Three jumps later, spanning seven light-years, they were alone in interstellar space. Four days after that, they jumped into a designated emergence zone two hundred thousand kilometres above Earth.

“Home,” Quinn said, and smiled. The frigate’s visible-spectrum sensors showed him the planet’s nightside, a leaden blue-grey crescent which was widening slowly as the Tantu ’s orbit inched them towards the edge of the penumbra. First magnitude stars blazed on the continents: the arcologies, silently boasting their vast energy consumption as the light from the streets, skyscrapers, stadiums, vehicles, parks, plazas, and industrial precincts merged into a monochrome blast of photons. Far above the equator, a sparkling haze band looped around the entire world, casting the gentlest reflection off the black-glitter oceans below.

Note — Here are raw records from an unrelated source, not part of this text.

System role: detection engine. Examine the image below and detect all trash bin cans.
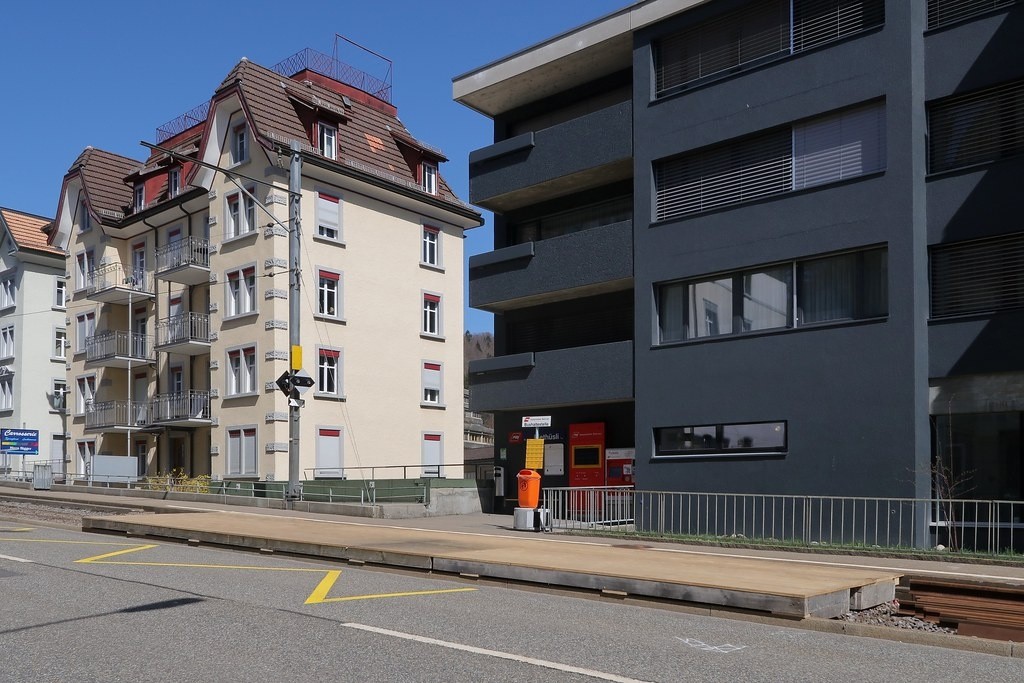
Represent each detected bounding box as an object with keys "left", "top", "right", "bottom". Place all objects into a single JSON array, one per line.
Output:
[
  {"left": 493, "top": 465, "right": 504, "bottom": 497},
  {"left": 516, "top": 469, "right": 541, "bottom": 508}
]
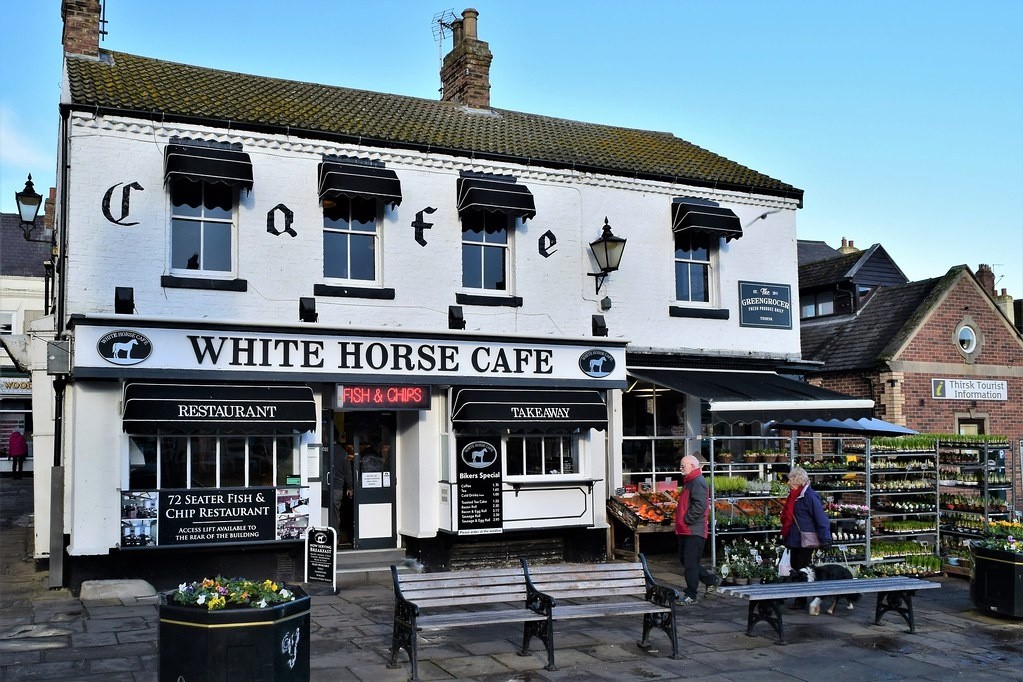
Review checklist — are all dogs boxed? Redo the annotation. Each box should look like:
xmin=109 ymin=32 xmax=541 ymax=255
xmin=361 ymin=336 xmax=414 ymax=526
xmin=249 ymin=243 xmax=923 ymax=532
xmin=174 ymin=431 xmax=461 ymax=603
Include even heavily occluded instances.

“God’s Brother, but it’s magnificent,” Quinn said. They hadn’t shown him this view when he’d been brought up the Brazilian orbital tower on his way to exile. There were no ports in his deck of the lift capsule, nor on the sections of the mammoth docking station through which the Ivets had passed. He’d lived on Earth all his life, and never seen it, not as it should be seen. Exquisite, and tragically fragile.

In his mind he could see the dazzling lights slowly, torturously, snuffed out as thick oily shadows slid across the land, a tide which brought with it despair and fear. Then reaching out into space, crushing the O’Neill Halo, its vitality and power. No light would be left, no hope. Only the screams, and the Night. And Him.

Tears of joy formed fat distorting lenses across Quinn’s eyeballs. The image, the conviction, was so strong. Total blackness, with Earth at its centre; raped, dead, frozen, entombed. “Is this my task, Lord? Is it?” The thought of such a privilege humbled him.

The flight computer let out an alarmed whistle.

Furious that his dreams should be interrupted, Quinn demanded: “What is it?” He had to squint and blink to clear his vision. The holoscreens were filling with tumbling red spiderwebs, graphic symbols flashed for attention. Five orange vector lines were oozing inwards from the edge of the display to intersect at the Tantu ’s location. “What is happening?”

“It’s some kind of interception manoeuvre,” Bajan shouted. “Those are navy ships. And the Halo’s SD platforms are locking on.”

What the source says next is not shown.